A outra reflexão a ser feita é a interpretação usual de que o efeito suspensivo está associado ao recurso, como destaca Barbosa Moreira: “a expressão ‘efeito suspensivo’ é, de certo modo, equívoca, porque se presta a fazer supor só com a interposição do recurso passem a ficar tolhidos os efeitos da decisão, como se até esse momento estivessem eles a manifestar-se normalmente”. E, assim conclui o autor[15]: “na realidade, o contrário é que se verifica: mesmo antes de interposto o recurso, a decisão, pelo simples fato de estar-lhe sujeita, é ato ainda ineficaz, e a interposição apenas prolonga semelhante ineficácia, que cessaria se não se interpusesse o recurso”.
Como bem aclara Nelson Nery Jr.[16], a suspensividade diz respeito mais propriamente à recorribilidade do que ao recurso propriamente dito, eis que, na prática, o efeito suspensivo tem início com a publicação da decisão (quando previsto este efeito) e perdura no mínimo até que se esgote o prazo para a parte ou interessado recorrer (o que o processualista denomina de condição suspensiva). Caso haja a interposição do recurso, mantem-se a suspensividade, prolongando-se até o julgamento do recurso.
Reforça Flávio Cheim Jorge, com mais objetividade, “a ineficácia da decisão recorrida não decorre propriamente do recurso. O que existem são decisões que admitem eficácia imediata e outras que não admitem eficácia imediata (ineficazes)” [17].

Extrato de dados:
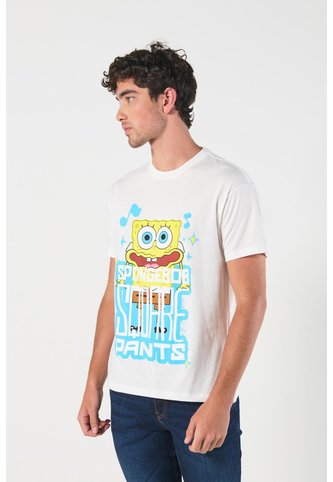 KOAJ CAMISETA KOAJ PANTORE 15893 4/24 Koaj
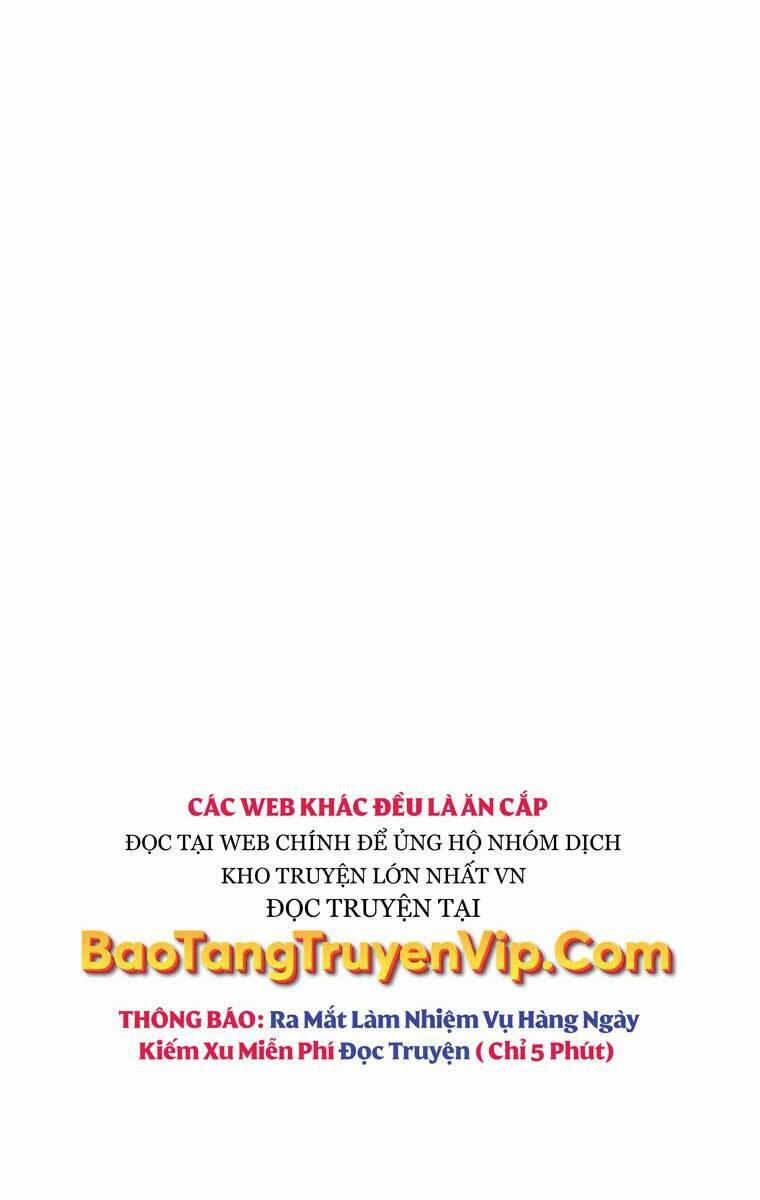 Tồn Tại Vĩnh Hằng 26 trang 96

O que fazer: Retome o texto sobre o efeito suspensivo a partir do ponto em que ele termina. O material é independente do texto sobre o efeito suspensivo.

Área de resposta:
Reitera-se que o equívoco terminológico “efeito suspensivo” vem do próprio legislador, que, ao editar o Código de Processo Civil em vigor (de 2015) trouxe no caput artigo 1.012 e no seu § 3º a expressão efeito suspensivo, quando melhor seria ter falado em eficácia da decisão recorrida, como o fez no artigo 995: “os recurso não impede a eficácia da decisão (...)”, e não se referir ao recebimento do recurso no efeito suspensivo[18].
Essas premissas que até agora se mencionou sobre o efeito suspensivo estão evidentemente relacionadas aos recursos que a lei lhes atribuiu tal efeito. O efeito suspensivo previsto em lei, que de nada depende para ser gerado, é chamado de efeito suspensivo próprio, como explica Daniel Amorim Assumpção Neves[19], enquanto o efeito suspensivo obtido no caso concreto, a depender do preenchimento de determinados requisitos, porque em regra o recurso o tem, é chamado de efeito suspensivo impróprio[20].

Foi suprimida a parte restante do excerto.